Tous les Français Libres du Levant connaissaient le médecin-colonel Fruchaud, l’un des premiers qui rallièrent le général de Gaulle dès juin 1940.
Né à Angers le 16 juillet 1894, issu d’une famille de médecins, il avait fait de brillantes études à la Faculté de médecine de Paris, avait été interne des hôpitaux de Paris, chef de clinique et finalement professeur de clinique chirurgicale à l’École de médecine d’Angers.
Nombreux sont ses travaux publiés ; et d’autres, en d’autres lieux, sauront rendre hommage à son œuvre scientifique et clinique. Il était membre de l’Académie de chirurgie.
Mobilisé comme chirurgien en 1939-1940, Fruchaud avait déjà fait ses preuves pendant la Première Guerre mondiale.
Parti comme infirmier avec un régiment d’infanterie en 1914, il avait servi dans la troupe pendant toute la guerre en franchissant tous les échelons. Sa conduite courageuse lui avait valu plusieurs citations élogieuses et la médaille militaire.
Notre première rencontre date de mai 1941, lorsque j’allai à Suez accueillir les camarades du Service de Santé F.F.L., revenant de la campagne d’Érythrée où il dirigeait le groupe sanitaire de la brigade française d’Orient.

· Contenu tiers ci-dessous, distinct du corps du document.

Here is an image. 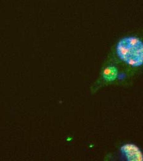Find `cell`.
<instances>
[{"mask_svg":"<svg viewBox=\"0 0 143 161\" xmlns=\"http://www.w3.org/2000/svg\"><path fill=\"white\" fill-rule=\"evenodd\" d=\"M118 68L112 64L107 65L102 71V79L107 82H112L119 78Z\"/></svg>","mask_w":143,"mask_h":161,"instance_id":"3957f363","label":"cell"},{"mask_svg":"<svg viewBox=\"0 0 143 161\" xmlns=\"http://www.w3.org/2000/svg\"><path fill=\"white\" fill-rule=\"evenodd\" d=\"M119 152L123 158L128 161H143V152L135 144L127 142L122 144Z\"/></svg>","mask_w":143,"mask_h":161,"instance_id":"7a4b0ae2","label":"cell"},{"mask_svg":"<svg viewBox=\"0 0 143 161\" xmlns=\"http://www.w3.org/2000/svg\"><path fill=\"white\" fill-rule=\"evenodd\" d=\"M115 53L123 64L133 68L143 66V40L136 36H127L117 42Z\"/></svg>","mask_w":143,"mask_h":161,"instance_id":"6da1fadb","label":"cell"}]
</instances>
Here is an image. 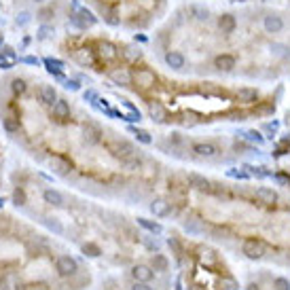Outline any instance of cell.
<instances>
[{"label": "cell", "mask_w": 290, "mask_h": 290, "mask_svg": "<svg viewBox=\"0 0 290 290\" xmlns=\"http://www.w3.org/2000/svg\"><path fill=\"white\" fill-rule=\"evenodd\" d=\"M193 150H195L197 155H201V157H214V155L218 153L214 144H195Z\"/></svg>", "instance_id": "cell-12"}, {"label": "cell", "mask_w": 290, "mask_h": 290, "mask_svg": "<svg viewBox=\"0 0 290 290\" xmlns=\"http://www.w3.org/2000/svg\"><path fill=\"white\" fill-rule=\"evenodd\" d=\"M274 288L275 290H290V282L286 277H275L274 280Z\"/></svg>", "instance_id": "cell-15"}, {"label": "cell", "mask_w": 290, "mask_h": 290, "mask_svg": "<svg viewBox=\"0 0 290 290\" xmlns=\"http://www.w3.org/2000/svg\"><path fill=\"white\" fill-rule=\"evenodd\" d=\"M17 2H21L26 9H32L43 19H55L66 0H17Z\"/></svg>", "instance_id": "cell-5"}, {"label": "cell", "mask_w": 290, "mask_h": 290, "mask_svg": "<svg viewBox=\"0 0 290 290\" xmlns=\"http://www.w3.org/2000/svg\"><path fill=\"white\" fill-rule=\"evenodd\" d=\"M0 121L57 176L140 197L161 178V167L125 136L83 113L47 79L11 72L0 81Z\"/></svg>", "instance_id": "cell-1"}, {"label": "cell", "mask_w": 290, "mask_h": 290, "mask_svg": "<svg viewBox=\"0 0 290 290\" xmlns=\"http://www.w3.org/2000/svg\"><path fill=\"white\" fill-rule=\"evenodd\" d=\"M153 53L187 77L274 83L290 74V13L263 4H182L155 28Z\"/></svg>", "instance_id": "cell-3"}, {"label": "cell", "mask_w": 290, "mask_h": 290, "mask_svg": "<svg viewBox=\"0 0 290 290\" xmlns=\"http://www.w3.org/2000/svg\"><path fill=\"white\" fill-rule=\"evenodd\" d=\"M57 49L72 66L133 96L153 123L267 119L275 114L284 94L282 87L174 72L131 40L106 32L66 34Z\"/></svg>", "instance_id": "cell-2"}, {"label": "cell", "mask_w": 290, "mask_h": 290, "mask_svg": "<svg viewBox=\"0 0 290 290\" xmlns=\"http://www.w3.org/2000/svg\"><path fill=\"white\" fill-rule=\"evenodd\" d=\"M131 277L136 282H146L148 284L150 280H153V269H150L148 265H136L131 269Z\"/></svg>", "instance_id": "cell-9"}, {"label": "cell", "mask_w": 290, "mask_h": 290, "mask_svg": "<svg viewBox=\"0 0 290 290\" xmlns=\"http://www.w3.org/2000/svg\"><path fill=\"white\" fill-rule=\"evenodd\" d=\"M83 252H85V254H89V257H100V254H102L100 246H96V243H91V242L83 246Z\"/></svg>", "instance_id": "cell-14"}, {"label": "cell", "mask_w": 290, "mask_h": 290, "mask_svg": "<svg viewBox=\"0 0 290 290\" xmlns=\"http://www.w3.org/2000/svg\"><path fill=\"white\" fill-rule=\"evenodd\" d=\"M106 28L117 32H148L163 24L172 0H81Z\"/></svg>", "instance_id": "cell-4"}, {"label": "cell", "mask_w": 290, "mask_h": 290, "mask_svg": "<svg viewBox=\"0 0 290 290\" xmlns=\"http://www.w3.org/2000/svg\"><path fill=\"white\" fill-rule=\"evenodd\" d=\"M242 254L246 258L258 260L267 254V242L263 237H243L242 242Z\"/></svg>", "instance_id": "cell-6"}, {"label": "cell", "mask_w": 290, "mask_h": 290, "mask_svg": "<svg viewBox=\"0 0 290 290\" xmlns=\"http://www.w3.org/2000/svg\"><path fill=\"white\" fill-rule=\"evenodd\" d=\"M131 290H153V288H150L146 282H136V284L131 286Z\"/></svg>", "instance_id": "cell-16"}, {"label": "cell", "mask_w": 290, "mask_h": 290, "mask_svg": "<svg viewBox=\"0 0 290 290\" xmlns=\"http://www.w3.org/2000/svg\"><path fill=\"white\" fill-rule=\"evenodd\" d=\"M218 290H240V282L235 280L233 275H223L218 282Z\"/></svg>", "instance_id": "cell-10"}, {"label": "cell", "mask_w": 290, "mask_h": 290, "mask_svg": "<svg viewBox=\"0 0 290 290\" xmlns=\"http://www.w3.org/2000/svg\"><path fill=\"white\" fill-rule=\"evenodd\" d=\"M199 260L206 267H216V265H220V254L216 250H212V248H201V250H199Z\"/></svg>", "instance_id": "cell-8"}, {"label": "cell", "mask_w": 290, "mask_h": 290, "mask_svg": "<svg viewBox=\"0 0 290 290\" xmlns=\"http://www.w3.org/2000/svg\"><path fill=\"white\" fill-rule=\"evenodd\" d=\"M138 225L144 229H148L150 233H161V231H163L159 223H153V220H146V218H138Z\"/></svg>", "instance_id": "cell-13"}, {"label": "cell", "mask_w": 290, "mask_h": 290, "mask_svg": "<svg viewBox=\"0 0 290 290\" xmlns=\"http://www.w3.org/2000/svg\"><path fill=\"white\" fill-rule=\"evenodd\" d=\"M55 269L60 275L68 277V275H74L79 271V263L70 257V254H62V257H57V260H55Z\"/></svg>", "instance_id": "cell-7"}, {"label": "cell", "mask_w": 290, "mask_h": 290, "mask_svg": "<svg viewBox=\"0 0 290 290\" xmlns=\"http://www.w3.org/2000/svg\"><path fill=\"white\" fill-rule=\"evenodd\" d=\"M150 265H153L155 271H167V267H170L167 258L163 257V254H159V252L153 254V258H150Z\"/></svg>", "instance_id": "cell-11"}, {"label": "cell", "mask_w": 290, "mask_h": 290, "mask_svg": "<svg viewBox=\"0 0 290 290\" xmlns=\"http://www.w3.org/2000/svg\"><path fill=\"white\" fill-rule=\"evenodd\" d=\"M246 290H258V286H257V284H250V286H248Z\"/></svg>", "instance_id": "cell-17"}]
</instances>
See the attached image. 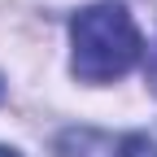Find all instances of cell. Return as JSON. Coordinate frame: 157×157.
<instances>
[{"label":"cell","mask_w":157,"mask_h":157,"mask_svg":"<svg viewBox=\"0 0 157 157\" xmlns=\"http://www.w3.org/2000/svg\"><path fill=\"white\" fill-rule=\"evenodd\" d=\"M70 70L83 83H113L144 52L135 17L118 0H96L70 17Z\"/></svg>","instance_id":"1"},{"label":"cell","mask_w":157,"mask_h":157,"mask_svg":"<svg viewBox=\"0 0 157 157\" xmlns=\"http://www.w3.org/2000/svg\"><path fill=\"white\" fill-rule=\"evenodd\" d=\"M118 157H157V127L131 131L122 144H118Z\"/></svg>","instance_id":"2"},{"label":"cell","mask_w":157,"mask_h":157,"mask_svg":"<svg viewBox=\"0 0 157 157\" xmlns=\"http://www.w3.org/2000/svg\"><path fill=\"white\" fill-rule=\"evenodd\" d=\"M148 83H153V92H157V61H153V70H148Z\"/></svg>","instance_id":"3"},{"label":"cell","mask_w":157,"mask_h":157,"mask_svg":"<svg viewBox=\"0 0 157 157\" xmlns=\"http://www.w3.org/2000/svg\"><path fill=\"white\" fill-rule=\"evenodd\" d=\"M0 157H17V153H13V148H0Z\"/></svg>","instance_id":"4"},{"label":"cell","mask_w":157,"mask_h":157,"mask_svg":"<svg viewBox=\"0 0 157 157\" xmlns=\"http://www.w3.org/2000/svg\"><path fill=\"white\" fill-rule=\"evenodd\" d=\"M0 96H5V83H0Z\"/></svg>","instance_id":"5"}]
</instances>
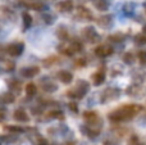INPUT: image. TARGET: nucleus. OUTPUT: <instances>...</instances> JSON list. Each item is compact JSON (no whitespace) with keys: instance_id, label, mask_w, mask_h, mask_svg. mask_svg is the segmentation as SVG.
I'll return each instance as SVG.
<instances>
[{"instance_id":"nucleus-10","label":"nucleus","mask_w":146,"mask_h":145,"mask_svg":"<svg viewBox=\"0 0 146 145\" xmlns=\"http://www.w3.org/2000/svg\"><path fill=\"white\" fill-rule=\"evenodd\" d=\"M98 23L103 28H109L113 25V18H111V15H103L98 19Z\"/></svg>"},{"instance_id":"nucleus-3","label":"nucleus","mask_w":146,"mask_h":145,"mask_svg":"<svg viewBox=\"0 0 146 145\" xmlns=\"http://www.w3.org/2000/svg\"><path fill=\"white\" fill-rule=\"evenodd\" d=\"M23 49H25V45L22 43H14V44H10L8 45L7 48V51L9 55H13V57H18L22 54Z\"/></svg>"},{"instance_id":"nucleus-5","label":"nucleus","mask_w":146,"mask_h":145,"mask_svg":"<svg viewBox=\"0 0 146 145\" xmlns=\"http://www.w3.org/2000/svg\"><path fill=\"white\" fill-rule=\"evenodd\" d=\"M56 9H58L59 12H63V13L71 12L73 9V1L72 0H63V1L56 4Z\"/></svg>"},{"instance_id":"nucleus-20","label":"nucleus","mask_w":146,"mask_h":145,"mask_svg":"<svg viewBox=\"0 0 146 145\" xmlns=\"http://www.w3.org/2000/svg\"><path fill=\"white\" fill-rule=\"evenodd\" d=\"M58 36L62 39V40H66L68 39V32H67V28L66 27H60L58 30Z\"/></svg>"},{"instance_id":"nucleus-22","label":"nucleus","mask_w":146,"mask_h":145,"mask_svg":"<svg viewBox=\"0 0 146 145\" xmlns=\"http://www.w3.org/2000/svg\"><path fill=\"white\" fill-rule=\"evenodd\" d=\"M5 130H8V131H12V132H23V128L22 127H17V126H7V127H5Z\"/></svg>"},{"instance_id":"nucleus-1","label":"nucleus","mask_w":146,"mask_h":145,"mask_svg":"<svg viewBox=\"0 0 146 145\" xmlns=\"http://www.w3.org/2000/svg\"><path fill=\"white\" fill-rule=\"evenodd\" d=\"M142 110L141 105L137 104H127L123 107L118 108L115 112L110 113L109 114V120L113 121V122H122V121H128L131 118H133L139 112Z\"/></svg>"},{"instance_id":"nucleus-17","label":"nucleus","mask_w":146,"mask_h":145,"mask_svg":"<svg viewBox=\"0 0 146 145\" xmlns=\"http://www.w3.org/2000/svg\"><path fill=\"white\" fill-rule=\"evenodd\" d=\"M123 61L126 62L127 64H132L135 62V57H133V54L131 53V51H128V53H126L123 55Z\"/></svg>"},{"instance_id":"nucleus-6","label":"nucleus","mask_w":146,"mask_h":145,"mask_svg":"<svg viewBox=\"0 0 146 145\" xmlns=\"http://www.w3.org/2000/svg\"><path fill=\"white\" fill-rule=\"evenodd\" d=\"M83 36H85L88 41H91V43H94L95 40L99 39L98 33H96V31L94 27H86L85 30H83Z\"/></svg>"},{"instance_id":"nucleus-9","label":"nucleus","mask_w":146,"mask_h":145,"mask_svg":"<svg viewBox=\"0 0 146 145\" xmlns=\"http://www.w3.org/2000/svg\"><path fill=\"white\" fill-rule=\"evenodd\" d=\"M21 72H22V74L25 77H33V76H36V74L40 72V68H38V67H36V66L26 67V68H23Z\"/></svg>"},{"instance_id":"nucleus-16","label":"nucleus","mask_w":146,"mask_h":145,"mask_svg":"<svg viewBox=\"0 0 146 145\" xmlns=\"http://www.w3.org/2000/svg\"><path fill=\"white\" fill-rule=\"evenodd\" d=\"M27 8H31V9H35V10H40L44 8V5L41 3H35V1H31V3H27L26 4Z\"/></svg>"},{"instance_id":"nucleus-26","label":"nucleus","mask_w":146,"mask_h":145,"mask_svg":"<svg viewBox=\"0 0 146 145\" xmlns=\"http://www.w3.org/2000/svg\"><path fill=\"white\" fill-rule=\"evenodd\" d=\"M69 109L71 110H73V112H77V105L74 104V103H69Z\"/></svg>"},{"instance_id":"nucleus-24","label":"nucleus","mask_w":146,"mask_h":145,"mask_svg":"<svg viewBox=\"0 0 146 145\" xmlns=\"http://www.w3.org/2000/svg\"><path fill=\"white\" fill-rule=\"evenodd\" d=\"M48 118H63V113L58 112V110H54V112H50L48 116Z\"/></svg>"},{"instance_id":"nucleus-15","label":"nucleus","mask_w":146,"mask_h":145,"mask_svg":"<svg viewBox=\"0 0 146 145\" xmlns=\"http://www.w3.org/2000/svg\"><path fill=\"white\" fill-rule=\"evenodd\" d=\"M78 14H80L82 18H87V19H91V13H90V10L86 9V8H83V7H78Z\"/></svg>"},{"instance_id":"nucleus-23","label":"nucleus","mask_w":146,"mask_h":145,"mask_svg":"<svg viewBox=\"0 0 146 145\" xmlns=\"http://www.w3.org/2000/svg\"><path fill=\"white\" fill-rule=\"evenodd\" d=\"M123 35H111L109 36V41H114V43H121L123 40Z\"/></svg>"},{"instance_id":"nucleus-13","label":"nucleus","mask_w":146,"mask_h":145,"mask_svg":"<svg viewBox=\"0 0 146 145\" xmlns=\"http://www.w3.org/2000/svg\"><path fill=\"white\" fill-rule=\"evenodd\" d=\"M36 91H37V87H36V85L33 84V82L27 84V86H26V94H27L28 96H33V95L36 94Z\"/></svg>"},{"instance_id":"nucleus-2","label":"nucleus","mask_w":146,"mask_h":145,"mask_svg":"<svg viewBox=\"0 0 146 145\" xmlns=\"http://www.w3.org/2000/svg\"><path fill=\"white\" fill-rule=\"evenodd\" d=\"M90 89V85L87 84L86 81H80L73 91H68V96L71 98H83L86 95V92L88 91Z\"/></svg>"},{"instance_id":"nucleus-21","label":"nucleus","mask_w":146,"mask_h":145,"mask_svg":"<svg viewBox=\"0 0 146 145\" xmlns=\"http://www.w3.org/2000/svg\"><path fill=\"white\" fill-rule=\"evenodd\" d=\"M135 41H136V44H139V45L146 44V35H144V33H141V35H137L136 37H135Z\"/></svg>"},{"instance_id":"nucleus-4","label":"nucleus","mask_w":146,"mask_h":145,"mask_svg":"<svg viewBox=\"0 0 146 145\" xmlns=\"http://www.w3.org/2000/svg\"><path fill=\"white\" fill-rule=\"evenodd\" d=\"M95 53H96L98 57H103V58H105V57H109L111 53H113V48L109 46V45H100L95 49Z\"/></svg>"},{"instance_id":"nucleus-12","label":"nucleus","mask_w":146,"mask_h":145,"mask_svg":"<svg viewBox=\"0 0 146 145\" xmlns=\"http://www.w3.org/2000/svg\"><path fill=\"white\" fill-rule=\"evenodd\" d=\"M94 5H95L99 10H101V12H105L109 7V4H108L106 0H94Z\"/></svg>"},{"instance_id":"nucleus-29","label":"nucleus","mask_w":146,"mask_h":145,"mask_svg":"<svg viewBox=\"0 0 146 145\" xmlns=\"http://www.w3.org/2000/svg\"><path fill=\"white\" fill-rule=\"evenodd\" d=\"M30 1H33V0H30Z\"/></svg>"},{"instance_id":"nucleus-8","label":"nucleus","mask_w":146,"mask_h":145,"mask_svg":"<svg viewBox=\"0 0 146 145\" xmlns=\"http://www.w3.org/2000/svg\"><path fill=\"white\" fill-rule=\"evenodd\" d=\"M105 81V72L104 71H98V72H95V74L92 76V82H94V85L95 86H100L103 82Z\"/></svg>"},{"instance_id":"nucleus-19","label":"nucleus","mask_w":146,"mask_h":145,"mask_svg":"<svg viewBox=\"0 0 146 145\" xmlns=\"http://www.w3.org/2000/svg\"><path fill=\"white\" fill-rule=\"evenodd\" d=\"M23 22H25L26 27H30V26L32 25V17H31V14H28V13H23Z\"/></svg>"},{"instance_id":"nucleus-28","label":"nucleus","mask_w":146,"mask_h":145,"mask_svg":"<svg viewBox=\"0 0 146 145\" xmlns=\"http://www.w3.org/2000/svg\"><path fill=\"white\" fill-rule=\"evenodd\" d=\"M142 32H144V33H146V25L144 26V30H142Z\"/></svg>"},{"instance_id":"nucleus-27","label":"nucleus","mask_w":146,"mask_h":145,"mask_svg":"<svg viewBox=\"0 0 146 145\" xmlns=\"http://www.w3.org/2000/svg\"><path fill=\"white\" fill-rule=\"evenodd\" d=\"M77 66L78 67H81V66H86V63H85V59H78V61H77Z\"/></svg>"},{"instance_id":"nucleus-7","label":"nucleus","mask_w":146,"mask_h":145,"mask_svg":"<svg viewBox=\"0 0 146 145\" xmlns=\"http://www.w3.org/2000/svg\"><path fill=\"white\" fill-rule=\"evenodd\" d=\"M13 118H14L15 121H18V122H28V121H30L28 114L23 109H17L15 110L14 114H13Z\"/></svg>"},{"instance_id":"nucleus-25","label":"nucleus","mask_w":146,"mask_h":145,"mask_svg":"<svg viewBox=\"0 0 146 145\" xmlns=\"http://www.w3.org/2000/svg\"><path fill=\"white\" fill-rule=\"evenodd\" d=\"M139 59L142 64H146V51H140L139 53Z\"/></svg>"},{"instance_id":"nucleus-18","label":"nucleus","mask_w":146,"mask_h":145,"mask_svg":"<svg viewBox=\"0 0 146 145\" xmlns=\"http://www.w3.org/2000/svg\"><path fill=\"white\" fill-rule=\"evenodd\" d=\"M14 100H15V98L13 94H4L3 95V102H4L5 104H10V103H13Z\"/></svg>"},{"instance_id":"nucleus-14","label":"nucleus","mask_w":146,"mask_h":145,"mask_svg":"<svg viewBox=\"0 0 146 145\" xmlns=\"http://www.w3.org/2000/svg\"><path fill=\"white\" fill-rule=\"evenodd\" d=\"M41 87H42V90H44V91H46V92H54V91H56V90H58V86H56L55 84H53V82L44 84Z\"/></svg>"},{"instance_id":"nucleus-11","label":"nucleus","mask_w":146,"mask_h":145,"mask_svg":"<svg viewBox=\"0 0 146 145\" xmlns=\"http://www.w3.org/2000/svg\"><path fill=\"white\" fill-rule=\"evenodd\" d=\"M58 78L60 80L63 84H69V82H72V80H73V74L68 71H59Z\"/></svg>"}]
</instances>
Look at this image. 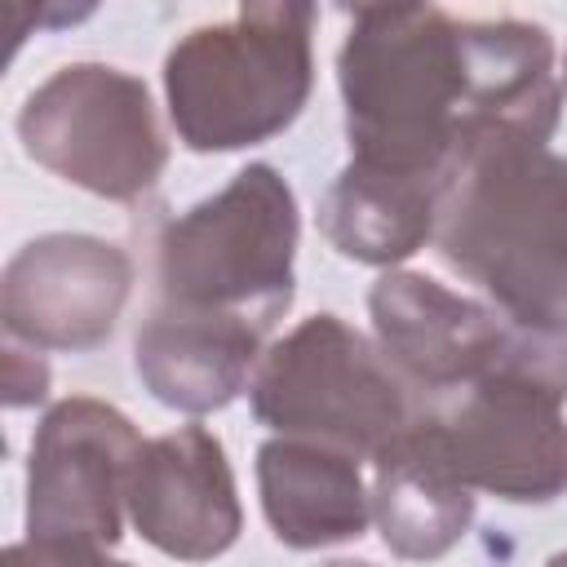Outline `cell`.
I'll return each mask as SVG.
<instances>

Souffrant encore d’une fracture du calcanéum qu’il s’était faite pendant cette campagne, passionné par le travail de chirurgien aux armées, brûlant du désir de servir, il se met immédiatement en route pour rejoindre la formation Hadfield-Spears qui a été dirigée dès son débarquement au camp de Sarafand, en Palestine.
C’est à Sarafand qu’il prend contact avec la formation dirigée par Mme Spears et aussitôt son esprit d’organisation et son tempérament chirurgical commencent à se manifester, sans éviter les heurts avec la directrice qui, elle aussi, possédait une forte personnalité. J’ai dû intervenir plus d’une fois pour aplanir les difficultés.
Au moment des opérations de Syrie, il installe son service de chirurgie à Deraa, dans cet ancien poste frontière de la Syrie et de la Palestine et, après l’occupation de Damas, il part pour y déployer sa formation, prenant soin en même temps des blessés de l’hôpital militaire de « Verbizier ».
Beyrouth est l’étape suivante où, à l’hôpital « Saint-Charles Borromée », il commence à former et à rôder son équipe destinée aux futures campagnes de Libye, de Tunisie et d’Italie.
Travaillant sans arrêt, enseignant aux jeunes sa vaste expérience chirurgicale, Fruchaud fait construire les premiers camions chirurgicaux où le maximum de confort et d’espace est réservé aux futurs blessés. Une fois déployés, ces deux camions juxtaposés constituaient une cible trop voyante pour l’aviation ennemie, notamment en terrain désertique. Nos aviateurs l’appelaient « La Chapelle » tellement elle était un point de repère pour eux. Lors du siège de Bir-Hakeim ils furent du reste détruits pendant un bombardement aérien.
Il fallait voir Fruchaud à Bir-Hakeim, assis dans une tranchée individuelle, un véritable trou plein de cette poussière fine du désert de Libye, rédigeant sur ses genoux son tome I de Chirurgie de guerre, publié ultérieurement avec beaucoup de difficultés en 1943, à Beyrouth. Ce fut le premier traité de chirurgie de guerre de la Seconde Guerre mondiale.
Ce n’est pas l’endroit d’analyser cet ouvrage, mais il révélait son don d’observation et sa vaste culture chirurgicale et surtout son expérience de la chirurgie de guerre et de traumatologie. Anatomiste distingué, opérateur adroit de grande classe, ayant des vues très justes sur la biologie des plaies de guerre, très au courant de l’anesthésiologie moderne et de la transfusion, ce grand chirurgien obtenait le maximum de guérisons après ses interventions conservatrices. Enseignant et se perfectionnant lui-même sans cesse, il ne partageait pas toujours les points de vue des chirurgiens de l’armée britannique.
« Opérer le blessé le plus tôt possible, le plus près des lignes, lui éviter les longs transports si meurtriers à cette époque, dans ce théâtre d’opérations aux lignes de communication très longues et pénibles dans un climat peu clément », telle était sa doctrine, alors quelque peu révolutionnaire.
Extrait de la Revue de la France Libre, n° 128, septembre-octobre 1960.